What to work on: Take all the material and copy it exactly.

[start]

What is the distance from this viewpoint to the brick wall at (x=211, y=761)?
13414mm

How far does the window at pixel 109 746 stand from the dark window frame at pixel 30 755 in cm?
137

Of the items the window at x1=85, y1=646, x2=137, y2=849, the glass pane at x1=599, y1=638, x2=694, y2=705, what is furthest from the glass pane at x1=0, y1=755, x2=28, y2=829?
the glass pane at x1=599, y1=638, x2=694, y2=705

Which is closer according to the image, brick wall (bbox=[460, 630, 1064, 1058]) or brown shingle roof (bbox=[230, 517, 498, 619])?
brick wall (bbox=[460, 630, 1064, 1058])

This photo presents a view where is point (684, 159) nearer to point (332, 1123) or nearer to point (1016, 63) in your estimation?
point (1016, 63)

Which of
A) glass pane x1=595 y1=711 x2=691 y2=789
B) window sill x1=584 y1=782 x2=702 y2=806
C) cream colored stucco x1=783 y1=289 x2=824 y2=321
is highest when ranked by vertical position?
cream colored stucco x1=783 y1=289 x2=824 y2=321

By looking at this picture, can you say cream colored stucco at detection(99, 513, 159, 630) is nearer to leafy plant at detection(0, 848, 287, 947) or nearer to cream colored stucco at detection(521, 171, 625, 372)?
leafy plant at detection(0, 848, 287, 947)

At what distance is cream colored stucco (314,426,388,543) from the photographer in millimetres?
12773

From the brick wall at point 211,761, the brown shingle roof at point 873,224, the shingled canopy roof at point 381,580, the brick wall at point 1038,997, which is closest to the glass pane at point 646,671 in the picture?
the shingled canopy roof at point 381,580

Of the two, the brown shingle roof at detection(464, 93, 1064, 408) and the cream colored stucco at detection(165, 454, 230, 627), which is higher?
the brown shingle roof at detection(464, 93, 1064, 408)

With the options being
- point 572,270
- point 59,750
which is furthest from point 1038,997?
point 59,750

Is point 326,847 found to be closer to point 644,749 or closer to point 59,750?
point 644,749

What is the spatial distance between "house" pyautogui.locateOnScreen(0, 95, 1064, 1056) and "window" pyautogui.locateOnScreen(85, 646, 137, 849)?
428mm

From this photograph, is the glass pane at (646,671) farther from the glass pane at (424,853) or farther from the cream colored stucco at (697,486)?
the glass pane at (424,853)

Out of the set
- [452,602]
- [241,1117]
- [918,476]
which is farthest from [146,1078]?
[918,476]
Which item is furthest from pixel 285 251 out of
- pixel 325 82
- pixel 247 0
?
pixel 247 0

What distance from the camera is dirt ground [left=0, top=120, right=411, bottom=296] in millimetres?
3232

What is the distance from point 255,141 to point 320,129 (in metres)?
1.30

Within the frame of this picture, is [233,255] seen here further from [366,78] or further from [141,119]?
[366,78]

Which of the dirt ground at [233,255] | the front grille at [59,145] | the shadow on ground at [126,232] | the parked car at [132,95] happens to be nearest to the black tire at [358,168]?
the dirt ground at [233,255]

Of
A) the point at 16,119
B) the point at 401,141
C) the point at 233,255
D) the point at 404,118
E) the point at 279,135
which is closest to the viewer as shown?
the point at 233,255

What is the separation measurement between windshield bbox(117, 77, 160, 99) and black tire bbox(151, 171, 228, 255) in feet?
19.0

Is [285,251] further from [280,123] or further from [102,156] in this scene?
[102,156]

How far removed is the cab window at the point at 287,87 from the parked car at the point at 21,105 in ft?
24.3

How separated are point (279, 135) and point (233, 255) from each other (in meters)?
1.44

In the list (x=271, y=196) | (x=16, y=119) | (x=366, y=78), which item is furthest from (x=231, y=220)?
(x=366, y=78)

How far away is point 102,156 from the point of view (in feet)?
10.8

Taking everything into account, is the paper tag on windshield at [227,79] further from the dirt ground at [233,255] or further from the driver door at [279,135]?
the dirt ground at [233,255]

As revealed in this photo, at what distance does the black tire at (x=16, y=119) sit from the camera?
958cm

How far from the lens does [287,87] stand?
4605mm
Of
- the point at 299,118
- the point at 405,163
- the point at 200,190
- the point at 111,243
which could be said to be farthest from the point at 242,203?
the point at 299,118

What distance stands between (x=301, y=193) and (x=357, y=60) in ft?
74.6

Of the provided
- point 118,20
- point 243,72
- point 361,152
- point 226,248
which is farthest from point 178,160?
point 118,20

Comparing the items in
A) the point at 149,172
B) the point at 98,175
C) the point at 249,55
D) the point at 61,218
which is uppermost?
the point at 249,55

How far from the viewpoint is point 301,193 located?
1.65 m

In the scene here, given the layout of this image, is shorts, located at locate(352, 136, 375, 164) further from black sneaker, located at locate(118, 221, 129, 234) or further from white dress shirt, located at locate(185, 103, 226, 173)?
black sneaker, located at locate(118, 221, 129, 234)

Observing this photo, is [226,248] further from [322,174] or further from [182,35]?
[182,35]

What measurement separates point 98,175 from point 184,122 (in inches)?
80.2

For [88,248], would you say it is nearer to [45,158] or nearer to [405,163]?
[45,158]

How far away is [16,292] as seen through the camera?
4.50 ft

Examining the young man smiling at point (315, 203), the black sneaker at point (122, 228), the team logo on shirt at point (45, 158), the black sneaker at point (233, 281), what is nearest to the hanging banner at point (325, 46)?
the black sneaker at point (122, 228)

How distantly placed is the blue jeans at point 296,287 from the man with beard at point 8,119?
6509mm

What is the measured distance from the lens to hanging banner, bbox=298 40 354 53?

[end]

Written reply:
What is the distance from this viewpoint to the brick wall at (x=211, y=761)?
13414mm

How far does the window at pixel 109 746 stand from the dark window frame at pixel 30 755 in cm?
137

Of the items the window at x1=85, y1=646, x2=137, y2=849, the glass pane at x1=599, y1=638, x2=694, y2=705, what is furthest from the glass pane at x1=0, y1=755, x2=28, y2=829?
the glass pane at x1=599, y1=638, x2=694, y2=705

Which is closer according to the image, brick wall (bbox=[460, 630, 1064, 1058]) or brown shingle roof (bbox=[230, 517, 498, 619])?
brick wall (bbox=[460, 630, 1064, 1058])

This photo presents a view where is point (684, 159) nearer to point (332, 1123) or nearer to point (1016, 63) in your estimation?
point (1016, 63)

Which of
A) glass pane x1=595 y1=711 x2=691 y2=789
B) window sill x1=584 y1=782 x2=702 y2=806
C) cream colored stucco x1=783 y1=289 x2=824 y2=321
is highest when ranked by vertical position?
cream colored stucco x1=783 y1=289 x2=824 y2=321

By looking at this picture, can you say cream colored stucco at detection(99, 513, 159, 630) is nearer to leafy plant at detection(0, 848, 287, 947) or nearer to cream colored stucco at detection(521, 171, 625, 372)?
leafy plant at detection(0, 848, 287, 947)

At what distance is cream colored stucco (314,426,388,543) from the photographer in millimetres?
12773

From the brick wall at point 211,761, the brown shingle roof at point 873,224, the shingled canopy roof at point 381,580, the brick wall at point 1038,997, which is closest to the glass pane at point 646,671 in the picture?
the shingled canopy roof at point 381,580

Of the two, the brown shingle roof at detection(464, 93, 1064, 408) and the cream colored stucco at detection(165, 454, 230, 627), which is higher?
the brown shingle roof at detection(464, 93, 1064, 408)

With the options being
- point 572,270
- point 59,750
which is furthest from point 1038,997?
point 59,750

Is point 326,847 found to be closer to point 644,749 or closer to point 59,750?
point 644,749

What is the spatial distance between "house" pyautogui.locateOnScreen(0, 95, 1064, 1056) and "window" pyautogui.locateOnScreen(85, 646, 137, 849)?
428mm

From this photograph, is the glass pane at (646,671) farther from the glass pane at (424,853) or farther from the cream colored stucco at (697,486)?
the glass pane at (424,853)

Out of the set
- [452,602]
- [241,1117]
- [918,476]
which is farthest from [146,1078]?
[918,476]
Which item is furthest from pixel 285 251 out of
- pixel 325 82
- pixel 247 0
?
pixel 247 0

What distance from the camera is dirt ground [left=0, top=120, right=411, bottom=296] in millimetres?
3232

What is the distance from point 255,141 to point 320,129 (in metres)?
1.30

Within the frame of this picture, is [233,255] seen here further from [366,78] or further from [141,119]?
[366,78]

Which of the dirt ground at [233,255] | the front grille at [59,145] | the shadow on ground at [126,232] | the parked car at [132,95] happens to be nearest to the black tire at [358,168]?
the dirt ground at [233,255]

Of
A) the point at 16,119
B) the point at 401,141
C) the point at 233,255
D) the point at 404,118
E) the point at 279,135
which is closest to the viewer as shown?
the point at 233,255

What is the separation measurement between windshield bbox(117, 77, 160, 99) and black tire bbox(151, 171, 228, 255) in feet?
19.0

Is [285,251] further from [280,123] or further from [102,156] in this scene?
[102,156]

How far removed is the cab window at the point at 287,87 from the parked car at the point at 21,105 in ft?
24.3

How separated are point (279, 135) and point (233, 255) from each other (in meters)?
1.44

In the list (x=271, y=196) | (x=16, y=119) | (x=366, y=78), which item is furthest from (x=231, y=220)?
(x=366, y=78)

How far away is point 102,156 from the point of view (in feet)?
10.8

Taking everything into account, is the paper tag on windshield at [227,79] further from the dirt ground at [233,255] or further from the driver door at [279,135]?
the dirt ground at [233,255]

As revealed in this photo, at what distance does the black tire at (x=16, y=119) sit from the camera?
958cm

How far from the lens does [287,87] stand?
4605mm
Of
- the point at 299,118
- the point at 405,163
- the point at 200,190
- the point at 111,243
which could be said to be farthest from the point at 242,203?
the point at 299,118

What distance stands between (x=301, y=193) and (x=357, y=60) in ft?
74.6

Of the provided
- point 118,20
- point 243,72
- point 361,152
- point 226,248
which is farthest from point 178,160?
point 118,20

Comparing the items in
A) the point at 149,172
B) the point at 98,175
C) the point at 249,55
D) the point at 61,218
which is uppermost?
the point at 249,55

How far from the viewpoint is point 301,193 located?
1.65 m

In the scene here, given the layout of this image, is shorts, located at locate(352, 136, 375, 164) further from black sneaker, located at locate(118, 221, 129, 234) or further from white dress shirt, located at locate(185, 103, 226, 173)?
black sneaker, located at locate(118, 221, 129, 234)

Observing this photo, is [226,248] further from [322,174] or further from [182,35]?
[182,35]

What measurement separates point 98,175 from point 184,122 (in inches)?
80.2

For [88,248], would you say it is nearer to [45,158] or nearer to [405,163]?
[45,158]

How far away is [16,292] as seen through the camera?
4.50 ft

Examining the young man smiling at point (315, 203), the black sneaker at point (122, 228), the team logo on shirt at point (45, 158), the black sneaker at point (233, 281), what is nearest to the hanging banner at point (325, 46)?
the black sneaker at point (122, 228)

How distantly placed is the blue jeans at point 296,287 from the man with beard at point 8,119?
6509mm

What is the measured distance from the lens to hanging banner, bbox=298 40 354 53?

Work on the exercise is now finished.